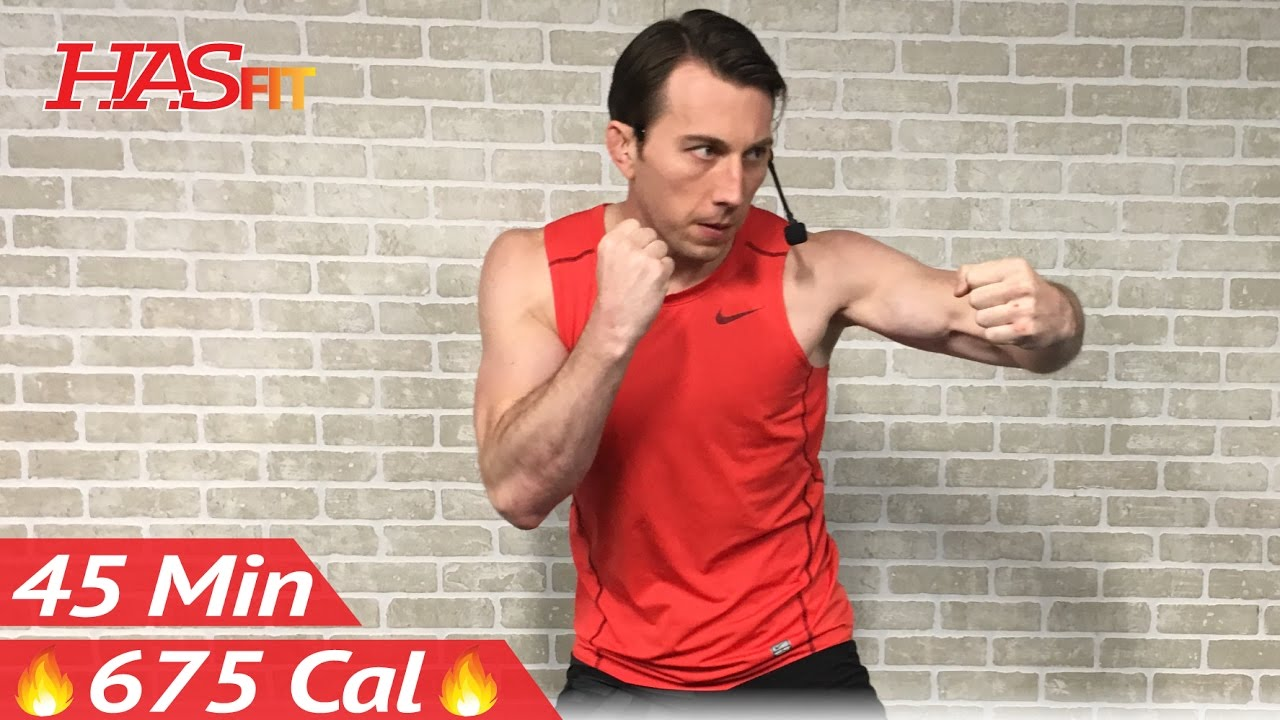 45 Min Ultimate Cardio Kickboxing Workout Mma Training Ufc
---
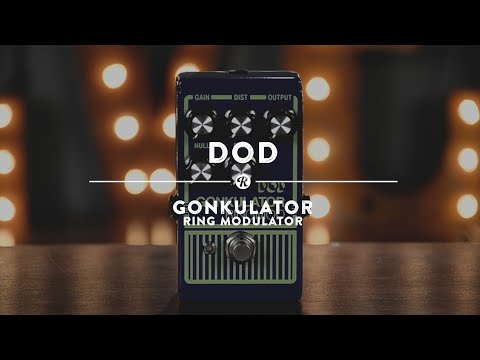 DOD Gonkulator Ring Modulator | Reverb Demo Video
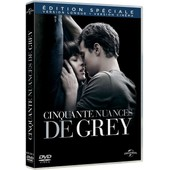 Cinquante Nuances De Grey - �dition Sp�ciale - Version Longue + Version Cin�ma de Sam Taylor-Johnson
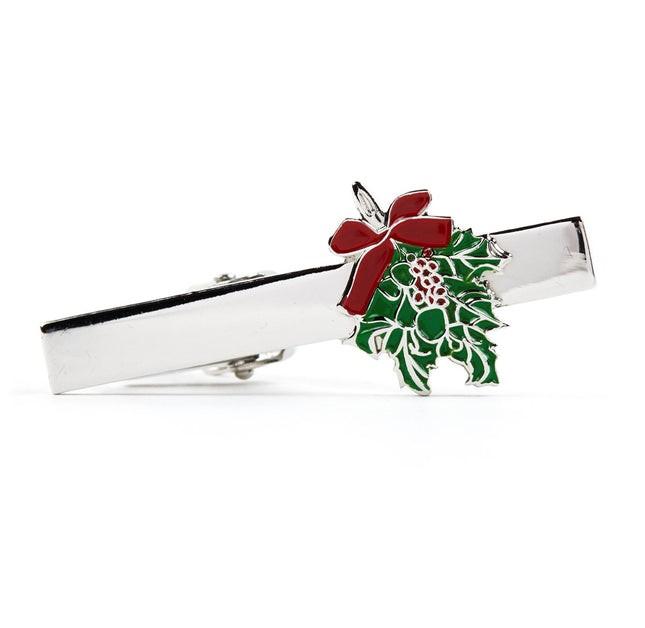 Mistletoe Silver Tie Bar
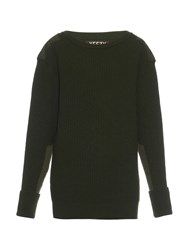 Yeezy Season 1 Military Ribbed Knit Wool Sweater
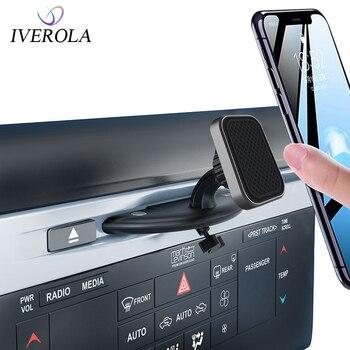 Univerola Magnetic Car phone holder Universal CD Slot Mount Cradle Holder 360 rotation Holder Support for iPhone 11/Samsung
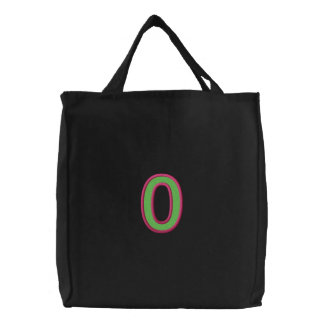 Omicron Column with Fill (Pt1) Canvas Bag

**Exercise brief**
Everything above from the line containing "Mistletoe Silver Tie Bar" through the line containing "Omicron Column with Fill (Pt1) Canvas Bag" must be repeated exactly, and the pictures must be left out.

**Solution**
 Mistletoe Silver Tie Bar
 Yeezy Season 1 Military Ribbed Knit Wool Sweater
 Univerola Magnetic Car phone holder Universal CD Slot Mount Cradle Holder 360 rotation Holder Support for iPhone 11/Samsung
 Omicron Column with Fill (Pt1) Canvas Bag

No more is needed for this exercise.